Cases Database uses text mining and medical term recognition to filter peer reviewed medical case reports and provide a semantically enriched search experience. The database offers structured search and filtering by condition, symptom, intervention, pathogen, patient demographic and many other data fields, allowing fast identification of relevant case reports to support clinical practice and research. Registered users can save cases, set up e-mail alerts tonew cases matching their search terms, and export their results. Cases Database will be free to access and is expected to be of particular interest to practicing clinicians, researchers, lecturers, drug regulators, patients, students and authors.
In the years following the launch of BioMed Central's Journal of Medical Case Reports, the number of new journals publishing case reports has grown rapidly, with new titles from BMJ Group, Elsevier, Hindawi, Dove Press and others. This reportedly suggests a shift in perceptions of the value of case reports in the peer-reviewed literature. With this explosion of new journals dedicated to case reporting – and the thousands of case reports which are published across other clinical medical journals – Cases Database could become an even more powerful tool, it is felt.
Journals such as Journal of Medical Case Reports help overcome the problem of case reports often being relegated to eviscerated letter formats, or being rejected from journals because of their likelihood to attract few citations, and so potentially damage a journal's Impact Factor. The more case reports that are included in Cases Database the more useful the database is; the more useful individual cases potentially are; and the more visible publishers become who contribute content to the database. Therefore, BioMed is looking for more journals and publishers who would like to include their authors' case reports in the database.
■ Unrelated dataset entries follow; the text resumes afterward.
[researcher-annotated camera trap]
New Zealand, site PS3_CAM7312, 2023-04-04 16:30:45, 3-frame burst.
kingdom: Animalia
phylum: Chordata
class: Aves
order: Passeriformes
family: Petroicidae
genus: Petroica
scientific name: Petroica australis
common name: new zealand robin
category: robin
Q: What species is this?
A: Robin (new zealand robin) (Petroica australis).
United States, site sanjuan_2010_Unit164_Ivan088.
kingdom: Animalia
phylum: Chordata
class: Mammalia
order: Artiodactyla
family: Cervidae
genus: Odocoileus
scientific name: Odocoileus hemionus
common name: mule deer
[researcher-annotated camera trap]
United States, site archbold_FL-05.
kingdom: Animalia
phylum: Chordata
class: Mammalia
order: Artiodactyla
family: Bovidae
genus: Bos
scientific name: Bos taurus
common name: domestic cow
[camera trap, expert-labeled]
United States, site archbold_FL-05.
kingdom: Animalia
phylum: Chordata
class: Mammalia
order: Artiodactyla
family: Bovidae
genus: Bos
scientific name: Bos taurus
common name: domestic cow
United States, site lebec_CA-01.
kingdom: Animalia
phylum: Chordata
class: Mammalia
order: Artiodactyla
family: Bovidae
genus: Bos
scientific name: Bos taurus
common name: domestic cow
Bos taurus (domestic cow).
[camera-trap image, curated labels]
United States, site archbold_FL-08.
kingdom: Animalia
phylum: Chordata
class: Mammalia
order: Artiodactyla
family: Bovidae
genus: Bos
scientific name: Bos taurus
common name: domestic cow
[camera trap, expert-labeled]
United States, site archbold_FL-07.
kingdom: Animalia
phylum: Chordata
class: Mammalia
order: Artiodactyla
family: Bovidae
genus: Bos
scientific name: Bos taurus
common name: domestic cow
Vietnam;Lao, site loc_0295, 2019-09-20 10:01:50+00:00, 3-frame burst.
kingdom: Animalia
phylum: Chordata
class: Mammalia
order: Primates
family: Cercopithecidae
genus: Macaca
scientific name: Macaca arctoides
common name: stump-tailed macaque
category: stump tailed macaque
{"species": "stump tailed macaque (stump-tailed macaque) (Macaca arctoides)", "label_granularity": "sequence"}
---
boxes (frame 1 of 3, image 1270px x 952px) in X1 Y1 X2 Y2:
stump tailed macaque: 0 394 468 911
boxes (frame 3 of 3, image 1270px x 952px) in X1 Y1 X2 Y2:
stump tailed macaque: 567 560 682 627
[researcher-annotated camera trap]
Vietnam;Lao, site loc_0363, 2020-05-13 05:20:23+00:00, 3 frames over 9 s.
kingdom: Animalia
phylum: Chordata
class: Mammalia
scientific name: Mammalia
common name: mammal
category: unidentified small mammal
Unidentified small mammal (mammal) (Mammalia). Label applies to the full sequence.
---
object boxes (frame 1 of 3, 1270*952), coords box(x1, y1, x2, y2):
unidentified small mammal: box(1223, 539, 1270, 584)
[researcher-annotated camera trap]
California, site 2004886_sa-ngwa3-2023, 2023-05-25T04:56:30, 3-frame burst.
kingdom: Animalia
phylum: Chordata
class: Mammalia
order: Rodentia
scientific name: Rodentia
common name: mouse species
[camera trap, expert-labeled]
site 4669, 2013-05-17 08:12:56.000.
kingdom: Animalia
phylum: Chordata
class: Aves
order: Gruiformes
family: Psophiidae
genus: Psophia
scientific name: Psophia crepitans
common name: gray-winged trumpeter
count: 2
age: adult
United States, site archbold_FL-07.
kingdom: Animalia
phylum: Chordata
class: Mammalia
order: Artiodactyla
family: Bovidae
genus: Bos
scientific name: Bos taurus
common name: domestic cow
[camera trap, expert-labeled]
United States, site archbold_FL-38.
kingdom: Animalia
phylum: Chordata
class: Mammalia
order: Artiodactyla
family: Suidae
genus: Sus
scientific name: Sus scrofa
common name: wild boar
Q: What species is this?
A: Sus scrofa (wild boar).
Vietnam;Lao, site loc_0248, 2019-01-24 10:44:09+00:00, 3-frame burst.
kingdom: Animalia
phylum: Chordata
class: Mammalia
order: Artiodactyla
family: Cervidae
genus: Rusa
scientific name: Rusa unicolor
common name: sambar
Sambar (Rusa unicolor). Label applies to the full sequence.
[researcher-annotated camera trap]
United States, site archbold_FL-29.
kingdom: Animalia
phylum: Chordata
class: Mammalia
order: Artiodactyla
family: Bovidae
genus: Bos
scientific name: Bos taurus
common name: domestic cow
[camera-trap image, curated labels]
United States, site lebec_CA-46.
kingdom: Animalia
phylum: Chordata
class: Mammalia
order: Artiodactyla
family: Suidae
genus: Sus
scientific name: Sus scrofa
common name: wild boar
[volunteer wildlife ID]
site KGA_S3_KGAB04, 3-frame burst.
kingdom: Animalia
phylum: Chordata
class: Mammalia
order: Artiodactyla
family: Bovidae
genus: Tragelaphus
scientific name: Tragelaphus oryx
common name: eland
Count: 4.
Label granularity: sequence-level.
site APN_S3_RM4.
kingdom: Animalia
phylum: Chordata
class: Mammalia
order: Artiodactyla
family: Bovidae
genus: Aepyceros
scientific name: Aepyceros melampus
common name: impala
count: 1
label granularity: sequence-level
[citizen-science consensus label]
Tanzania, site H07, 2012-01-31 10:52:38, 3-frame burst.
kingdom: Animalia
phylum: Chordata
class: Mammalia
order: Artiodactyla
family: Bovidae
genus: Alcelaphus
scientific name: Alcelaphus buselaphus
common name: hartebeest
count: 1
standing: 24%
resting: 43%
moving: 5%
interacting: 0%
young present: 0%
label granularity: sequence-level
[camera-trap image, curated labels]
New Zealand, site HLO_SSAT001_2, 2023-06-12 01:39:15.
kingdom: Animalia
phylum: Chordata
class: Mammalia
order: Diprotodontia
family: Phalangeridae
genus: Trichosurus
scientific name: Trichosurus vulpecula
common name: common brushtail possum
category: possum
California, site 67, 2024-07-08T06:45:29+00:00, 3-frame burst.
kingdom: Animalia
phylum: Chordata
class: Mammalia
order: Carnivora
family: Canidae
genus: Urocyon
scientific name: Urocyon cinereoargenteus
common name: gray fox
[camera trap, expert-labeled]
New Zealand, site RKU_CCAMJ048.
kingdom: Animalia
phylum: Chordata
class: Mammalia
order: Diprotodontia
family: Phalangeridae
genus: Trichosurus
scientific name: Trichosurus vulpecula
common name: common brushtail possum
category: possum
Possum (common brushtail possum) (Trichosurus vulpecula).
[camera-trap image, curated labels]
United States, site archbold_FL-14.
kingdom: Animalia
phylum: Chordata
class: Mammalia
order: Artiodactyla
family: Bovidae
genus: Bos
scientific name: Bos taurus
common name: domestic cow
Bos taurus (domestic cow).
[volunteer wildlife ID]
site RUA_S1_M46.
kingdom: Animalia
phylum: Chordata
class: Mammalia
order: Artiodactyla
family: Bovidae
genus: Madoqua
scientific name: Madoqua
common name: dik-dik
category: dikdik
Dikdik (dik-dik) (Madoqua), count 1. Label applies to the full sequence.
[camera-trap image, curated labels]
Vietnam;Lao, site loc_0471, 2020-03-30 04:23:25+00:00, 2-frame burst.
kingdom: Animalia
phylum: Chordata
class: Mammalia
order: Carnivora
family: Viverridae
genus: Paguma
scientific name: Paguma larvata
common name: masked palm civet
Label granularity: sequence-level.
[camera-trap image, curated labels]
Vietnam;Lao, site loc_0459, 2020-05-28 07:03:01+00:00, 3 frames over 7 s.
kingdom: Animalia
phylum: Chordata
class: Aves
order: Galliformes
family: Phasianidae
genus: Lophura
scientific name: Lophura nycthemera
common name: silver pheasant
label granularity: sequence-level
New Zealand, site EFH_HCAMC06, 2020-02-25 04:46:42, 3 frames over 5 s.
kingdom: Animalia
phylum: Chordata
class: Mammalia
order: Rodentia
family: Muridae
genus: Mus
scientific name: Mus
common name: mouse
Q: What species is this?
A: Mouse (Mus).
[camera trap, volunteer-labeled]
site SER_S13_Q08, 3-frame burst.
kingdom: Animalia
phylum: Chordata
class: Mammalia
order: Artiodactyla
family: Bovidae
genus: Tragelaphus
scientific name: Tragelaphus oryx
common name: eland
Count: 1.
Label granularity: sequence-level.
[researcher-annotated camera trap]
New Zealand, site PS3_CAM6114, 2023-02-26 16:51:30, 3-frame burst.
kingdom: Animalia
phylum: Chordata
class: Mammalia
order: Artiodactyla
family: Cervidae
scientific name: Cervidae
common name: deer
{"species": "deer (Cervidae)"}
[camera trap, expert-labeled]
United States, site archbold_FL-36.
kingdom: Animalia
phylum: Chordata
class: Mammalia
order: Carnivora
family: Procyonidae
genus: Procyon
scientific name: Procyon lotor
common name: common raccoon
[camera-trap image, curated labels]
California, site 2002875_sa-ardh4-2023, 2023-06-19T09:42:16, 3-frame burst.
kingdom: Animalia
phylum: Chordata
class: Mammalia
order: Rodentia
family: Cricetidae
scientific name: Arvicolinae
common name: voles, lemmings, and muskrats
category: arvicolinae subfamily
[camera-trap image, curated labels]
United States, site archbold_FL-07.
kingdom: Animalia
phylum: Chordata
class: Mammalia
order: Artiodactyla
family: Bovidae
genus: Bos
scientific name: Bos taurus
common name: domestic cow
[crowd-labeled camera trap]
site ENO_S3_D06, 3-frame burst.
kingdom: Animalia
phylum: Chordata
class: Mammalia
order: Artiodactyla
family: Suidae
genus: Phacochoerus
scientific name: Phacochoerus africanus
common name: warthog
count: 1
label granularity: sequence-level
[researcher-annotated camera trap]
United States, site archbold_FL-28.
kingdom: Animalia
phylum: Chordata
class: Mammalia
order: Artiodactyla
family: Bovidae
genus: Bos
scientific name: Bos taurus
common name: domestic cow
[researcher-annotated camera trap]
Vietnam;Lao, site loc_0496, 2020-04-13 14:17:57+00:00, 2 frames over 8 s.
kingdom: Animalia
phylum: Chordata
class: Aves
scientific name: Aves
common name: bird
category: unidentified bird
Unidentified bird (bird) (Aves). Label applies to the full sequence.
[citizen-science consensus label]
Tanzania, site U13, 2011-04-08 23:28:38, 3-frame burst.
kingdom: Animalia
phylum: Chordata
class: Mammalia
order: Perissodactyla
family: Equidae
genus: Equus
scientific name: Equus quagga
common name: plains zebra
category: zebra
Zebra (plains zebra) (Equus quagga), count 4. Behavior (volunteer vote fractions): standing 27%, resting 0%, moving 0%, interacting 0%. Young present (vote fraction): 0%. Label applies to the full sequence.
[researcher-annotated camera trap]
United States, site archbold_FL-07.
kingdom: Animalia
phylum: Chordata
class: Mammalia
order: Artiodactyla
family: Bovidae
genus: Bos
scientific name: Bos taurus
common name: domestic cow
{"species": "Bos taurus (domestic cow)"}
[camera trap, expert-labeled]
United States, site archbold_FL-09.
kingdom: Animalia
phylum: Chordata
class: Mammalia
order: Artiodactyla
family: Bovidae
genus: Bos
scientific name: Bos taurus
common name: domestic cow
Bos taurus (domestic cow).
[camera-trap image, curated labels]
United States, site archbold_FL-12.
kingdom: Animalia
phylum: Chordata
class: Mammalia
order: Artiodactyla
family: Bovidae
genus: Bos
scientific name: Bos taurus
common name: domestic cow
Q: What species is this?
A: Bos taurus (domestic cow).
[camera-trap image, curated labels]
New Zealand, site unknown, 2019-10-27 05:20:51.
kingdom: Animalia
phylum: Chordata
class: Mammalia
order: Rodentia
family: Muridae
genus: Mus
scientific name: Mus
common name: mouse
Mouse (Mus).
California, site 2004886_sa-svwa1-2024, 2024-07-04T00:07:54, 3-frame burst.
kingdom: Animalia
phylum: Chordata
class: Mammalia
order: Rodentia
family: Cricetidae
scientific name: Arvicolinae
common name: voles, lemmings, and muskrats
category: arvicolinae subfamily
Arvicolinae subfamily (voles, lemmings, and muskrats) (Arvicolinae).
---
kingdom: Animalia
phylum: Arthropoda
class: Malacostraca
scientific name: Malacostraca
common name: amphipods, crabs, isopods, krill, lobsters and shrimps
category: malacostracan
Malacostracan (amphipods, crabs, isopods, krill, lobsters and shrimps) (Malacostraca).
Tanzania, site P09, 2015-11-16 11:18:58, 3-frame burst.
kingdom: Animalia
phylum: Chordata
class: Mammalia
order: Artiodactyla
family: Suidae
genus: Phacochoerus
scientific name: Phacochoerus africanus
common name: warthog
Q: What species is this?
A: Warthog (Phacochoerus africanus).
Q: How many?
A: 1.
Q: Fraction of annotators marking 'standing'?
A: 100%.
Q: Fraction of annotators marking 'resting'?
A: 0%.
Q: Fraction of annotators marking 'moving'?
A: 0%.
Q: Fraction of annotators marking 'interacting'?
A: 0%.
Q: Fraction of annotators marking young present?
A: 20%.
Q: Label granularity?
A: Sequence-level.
Publishers including their content in Cases Database can expect increased visibility and usage of their content, as all cases in Cases Database link to the full text version of the case report on the publisher's website.
The original publisher's copyright and licence information is indexed and displayed by Cases Database and cases from OA and subscription content can be included. Case reports published by OA publishers which use the Creative Commons attribution license permitting commercial use (CC-BY), and deposit their articles in PubMed Central, need do little to ensure their authors' content included in Cases Database.